According to the report, Oakland Unified School District employs 20.5 school counselors—meaning just one school counselor for every 1,854 students.

While the report does not cite the number of arrests in or near schools in particular, it does note that police forces within Oakland's schools alone made 85 arrests from 2010 to 2012.

According to the summary, all the data shown in the report comes directly from Oakland Unified School District, the Oakland School Police Department, the Oakland Police Department and Alameda County Probation.

“Black youth were referred to the Alameda County Probation at more than two and a half times their percentage in the population," the report's summary reveals. "This means they are six times more likely than Hispanic youth, and 23 times more likely than white youth, to be arrested and referred to Alameda County Probation."
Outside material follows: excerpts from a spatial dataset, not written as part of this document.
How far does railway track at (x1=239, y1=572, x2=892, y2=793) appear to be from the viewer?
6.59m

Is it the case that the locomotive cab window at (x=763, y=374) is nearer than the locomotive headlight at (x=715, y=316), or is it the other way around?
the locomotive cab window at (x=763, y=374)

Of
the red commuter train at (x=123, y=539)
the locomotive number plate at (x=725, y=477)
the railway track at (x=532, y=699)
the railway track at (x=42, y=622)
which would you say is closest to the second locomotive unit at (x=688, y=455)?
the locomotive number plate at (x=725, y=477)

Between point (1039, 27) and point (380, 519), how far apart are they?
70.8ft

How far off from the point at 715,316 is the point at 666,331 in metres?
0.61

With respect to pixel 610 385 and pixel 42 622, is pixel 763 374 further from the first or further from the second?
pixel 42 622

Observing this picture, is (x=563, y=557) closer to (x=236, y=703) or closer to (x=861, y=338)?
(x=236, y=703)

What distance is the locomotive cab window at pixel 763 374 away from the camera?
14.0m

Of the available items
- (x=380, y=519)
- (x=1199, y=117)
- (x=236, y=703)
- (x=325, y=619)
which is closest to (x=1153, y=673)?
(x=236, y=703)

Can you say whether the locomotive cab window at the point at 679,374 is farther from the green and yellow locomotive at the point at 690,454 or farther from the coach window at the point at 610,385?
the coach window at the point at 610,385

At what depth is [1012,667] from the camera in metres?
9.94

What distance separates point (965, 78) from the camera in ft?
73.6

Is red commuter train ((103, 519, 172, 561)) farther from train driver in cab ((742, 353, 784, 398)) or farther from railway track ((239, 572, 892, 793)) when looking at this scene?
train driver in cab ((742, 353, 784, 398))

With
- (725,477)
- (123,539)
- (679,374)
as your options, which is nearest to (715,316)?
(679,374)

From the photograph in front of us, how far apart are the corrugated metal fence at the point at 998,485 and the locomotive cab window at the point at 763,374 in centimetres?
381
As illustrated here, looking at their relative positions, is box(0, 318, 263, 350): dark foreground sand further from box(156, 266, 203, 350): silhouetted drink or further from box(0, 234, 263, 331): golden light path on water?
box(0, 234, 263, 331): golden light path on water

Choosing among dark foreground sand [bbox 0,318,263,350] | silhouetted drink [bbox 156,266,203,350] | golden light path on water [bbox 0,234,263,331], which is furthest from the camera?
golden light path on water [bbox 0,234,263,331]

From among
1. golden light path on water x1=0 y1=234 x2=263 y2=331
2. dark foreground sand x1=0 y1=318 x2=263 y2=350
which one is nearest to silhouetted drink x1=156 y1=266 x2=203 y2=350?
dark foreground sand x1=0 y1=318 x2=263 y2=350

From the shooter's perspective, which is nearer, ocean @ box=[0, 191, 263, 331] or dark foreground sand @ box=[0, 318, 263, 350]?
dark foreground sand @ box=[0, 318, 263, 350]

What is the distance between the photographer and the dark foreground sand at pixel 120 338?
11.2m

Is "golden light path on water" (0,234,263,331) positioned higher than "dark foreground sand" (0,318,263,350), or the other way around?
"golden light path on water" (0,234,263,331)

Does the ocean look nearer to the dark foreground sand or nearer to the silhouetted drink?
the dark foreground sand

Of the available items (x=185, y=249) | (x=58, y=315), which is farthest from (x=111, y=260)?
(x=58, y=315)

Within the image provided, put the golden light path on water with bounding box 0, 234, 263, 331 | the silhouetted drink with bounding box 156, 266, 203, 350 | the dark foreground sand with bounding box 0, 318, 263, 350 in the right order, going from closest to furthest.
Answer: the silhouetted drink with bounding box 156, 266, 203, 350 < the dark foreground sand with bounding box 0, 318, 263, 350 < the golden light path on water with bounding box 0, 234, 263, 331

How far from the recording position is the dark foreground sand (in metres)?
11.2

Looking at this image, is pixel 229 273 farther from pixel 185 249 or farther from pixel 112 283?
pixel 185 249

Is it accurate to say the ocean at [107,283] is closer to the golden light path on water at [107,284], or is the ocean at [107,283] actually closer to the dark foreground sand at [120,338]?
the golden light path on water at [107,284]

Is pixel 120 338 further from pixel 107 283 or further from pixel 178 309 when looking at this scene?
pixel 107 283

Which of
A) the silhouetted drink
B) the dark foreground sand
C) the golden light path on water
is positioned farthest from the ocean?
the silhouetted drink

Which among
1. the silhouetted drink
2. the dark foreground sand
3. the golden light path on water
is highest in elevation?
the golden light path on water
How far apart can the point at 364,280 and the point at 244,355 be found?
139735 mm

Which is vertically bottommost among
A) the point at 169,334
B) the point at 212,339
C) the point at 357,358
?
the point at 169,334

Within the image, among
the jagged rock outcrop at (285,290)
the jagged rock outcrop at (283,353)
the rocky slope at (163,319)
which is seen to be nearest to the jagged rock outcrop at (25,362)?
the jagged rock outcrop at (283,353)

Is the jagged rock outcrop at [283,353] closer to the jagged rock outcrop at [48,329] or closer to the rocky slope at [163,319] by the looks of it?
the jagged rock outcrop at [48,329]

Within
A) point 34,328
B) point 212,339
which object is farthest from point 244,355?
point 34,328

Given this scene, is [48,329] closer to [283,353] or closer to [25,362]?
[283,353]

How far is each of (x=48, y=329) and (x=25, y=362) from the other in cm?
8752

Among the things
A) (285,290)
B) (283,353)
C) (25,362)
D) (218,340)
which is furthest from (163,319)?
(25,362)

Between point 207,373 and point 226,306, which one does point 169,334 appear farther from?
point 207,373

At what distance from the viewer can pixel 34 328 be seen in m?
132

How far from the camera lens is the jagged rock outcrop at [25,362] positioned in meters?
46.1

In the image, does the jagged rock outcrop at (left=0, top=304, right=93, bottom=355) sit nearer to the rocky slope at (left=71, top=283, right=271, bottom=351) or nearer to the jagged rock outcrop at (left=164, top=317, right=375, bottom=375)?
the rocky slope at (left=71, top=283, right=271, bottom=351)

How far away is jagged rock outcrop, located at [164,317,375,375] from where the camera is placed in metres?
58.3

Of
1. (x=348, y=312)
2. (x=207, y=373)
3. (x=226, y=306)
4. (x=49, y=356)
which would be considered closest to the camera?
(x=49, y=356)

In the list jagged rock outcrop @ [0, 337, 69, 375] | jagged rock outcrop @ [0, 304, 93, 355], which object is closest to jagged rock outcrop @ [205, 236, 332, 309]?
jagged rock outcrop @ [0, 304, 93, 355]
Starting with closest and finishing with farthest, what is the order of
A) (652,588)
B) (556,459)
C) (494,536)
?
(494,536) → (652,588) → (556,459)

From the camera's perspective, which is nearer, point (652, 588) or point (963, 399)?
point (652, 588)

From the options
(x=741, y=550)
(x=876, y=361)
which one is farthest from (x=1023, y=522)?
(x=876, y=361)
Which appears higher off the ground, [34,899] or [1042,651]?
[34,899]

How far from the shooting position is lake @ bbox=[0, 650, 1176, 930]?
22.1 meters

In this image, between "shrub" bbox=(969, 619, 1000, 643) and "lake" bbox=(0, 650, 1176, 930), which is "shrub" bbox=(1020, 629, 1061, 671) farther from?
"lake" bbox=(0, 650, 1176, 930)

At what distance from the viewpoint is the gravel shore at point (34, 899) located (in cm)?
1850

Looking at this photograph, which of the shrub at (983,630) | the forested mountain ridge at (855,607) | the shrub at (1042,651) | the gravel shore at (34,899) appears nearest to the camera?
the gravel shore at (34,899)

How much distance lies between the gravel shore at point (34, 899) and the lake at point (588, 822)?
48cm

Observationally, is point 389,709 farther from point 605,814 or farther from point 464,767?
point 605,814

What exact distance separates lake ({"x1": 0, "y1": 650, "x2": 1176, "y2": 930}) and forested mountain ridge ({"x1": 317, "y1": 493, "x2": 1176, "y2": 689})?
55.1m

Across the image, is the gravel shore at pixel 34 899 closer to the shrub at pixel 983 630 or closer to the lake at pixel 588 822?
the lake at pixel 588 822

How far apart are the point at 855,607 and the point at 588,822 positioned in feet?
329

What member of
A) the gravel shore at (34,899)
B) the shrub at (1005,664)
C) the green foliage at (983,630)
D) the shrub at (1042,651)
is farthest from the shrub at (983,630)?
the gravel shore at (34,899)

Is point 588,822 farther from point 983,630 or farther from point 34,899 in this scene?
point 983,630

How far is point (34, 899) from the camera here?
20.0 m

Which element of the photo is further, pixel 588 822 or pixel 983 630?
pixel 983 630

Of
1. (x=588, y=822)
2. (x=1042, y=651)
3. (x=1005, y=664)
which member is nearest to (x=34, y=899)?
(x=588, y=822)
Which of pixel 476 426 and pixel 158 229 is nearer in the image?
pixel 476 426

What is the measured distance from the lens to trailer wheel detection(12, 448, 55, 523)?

In the last two years alone, the report shows, black youth made up 30.5 percent of the Oakland School district’s population, but account for 73 percent of the Oakland School Police Department’s (OSPD) 85 reported arrests. In the same time, the OSPD did not report the arrest of a single white student.

In an August 29 article about the report, the Center for Public Integrity connected Oakland's decreasingly effective police force to the severe budget cutbacks the city of Oakland has faced since recession hit six years ago. The CPI article notes, due to its ever-deteriorating budget, Oakland’s city police department “has lost a quarter of its force since 2008” and Oakland’s violent crime rate rose almost 20 percent in one year between 2011 and 2012. 

The civil rights groups that compiled the report are demanding that Oakland’s schools better define the role of police and are demanding a “memorandum of understanding.” The groups are also asking both school and city police forces to increase their oversight of youth policing.

According to CPI, California legislators are “considering an amended proposal that would encourage schools to clarify police roles on campuses statewide in safety plans.”